The Type of Mortgage Impacts Your Borrowing Capacity
Fairway offers a variety of mortgage options that are directly related to the amount of money you can borrow. Learning what they are and which ones you might qualify for is important. Generally mortgages are either fixed-rate or adjustable-rate. Fixed rate loans allow more accurate calculation of future costs since the interest rate and principal are steady throughout the life of the mortgage. The interest rate and consequent monthly payment for adjustable rate mortgages can change, usually annually after an initial introductory period. Fairway also offers VA (Veterans Affairs) mortgages. Because the Department of Veterans Affairs can guarantee part of the mortgage, Fairway can offer a lower interest rate. Depending on location, Fairway may be able to offer down payment assistance programs.

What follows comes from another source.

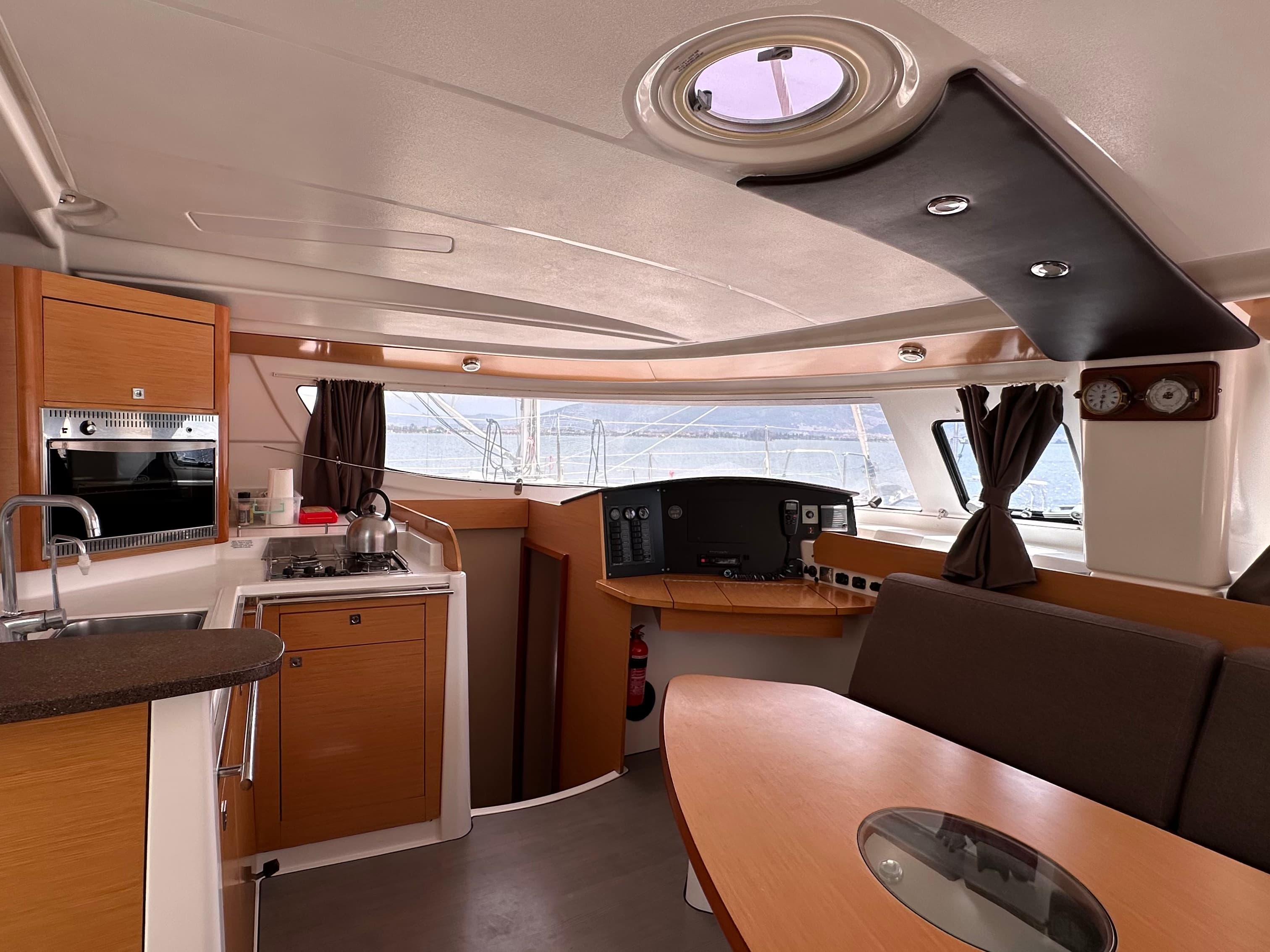 Boat interior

An important variable in the cost of a mortgage is the length of it. Mortgage periods tend to vary from fifteen to thirty years. Longer loans require lower monthly payments but the resulting interest paid will be higher. Fairway offers schedules showing the difference in their overall costs to the mortgagee over time.
4 Things to Consider When Deciding How Much to Borrow
- Check your credit. Since your credit rating can affect the rate a lending institution offers to you, get your free credit report and check it for accuracy. Correct any errors which you may find. If at all possible, pay down credit card balances or reduce the number of accounts you have open.
- Track your expenses. It’s best to have a comprehensive budget worked out, but at the very least, get a handle on major fixed costs such as car payments, health insurance, student loans, and tuition payments if you have kids in school.
- Estimate your down payment. If you can manage to pay a 20% down payment, your mortgage rate will be lower than if you offer less and this will pay off handsomely over the long term. A down payment of less than 20% usually means you will be required to buy mortgage insurance as well. However, with today’s low interest rates, it could be smarter to borrow a larger percentage of the purchase price especially if you anticipate higher earnings in the future that might allow you to prepay principal. Your mortgage broker should be able to help you plot alternative scenarios.
- Assess your job security. Be honest with yourself about your prospects before making a long term loan commitment. We don’t live in our grandparents’ economy where jobs were guaranteed to be life-long. Could you weather a period of unemployment without risk of losing your home? Are you likely to be relocated? Selling and moving costs can be daunting, and fewer employers compensate these costs nowadays.
In conclusion, many additional costs pertain to buying and owning a new home over and above those associated with either owning or renting the old one. Calculating all these costs and balancing them against all the income and savings available to support them make answering the mortgage affordability question both personalized and much more reliable.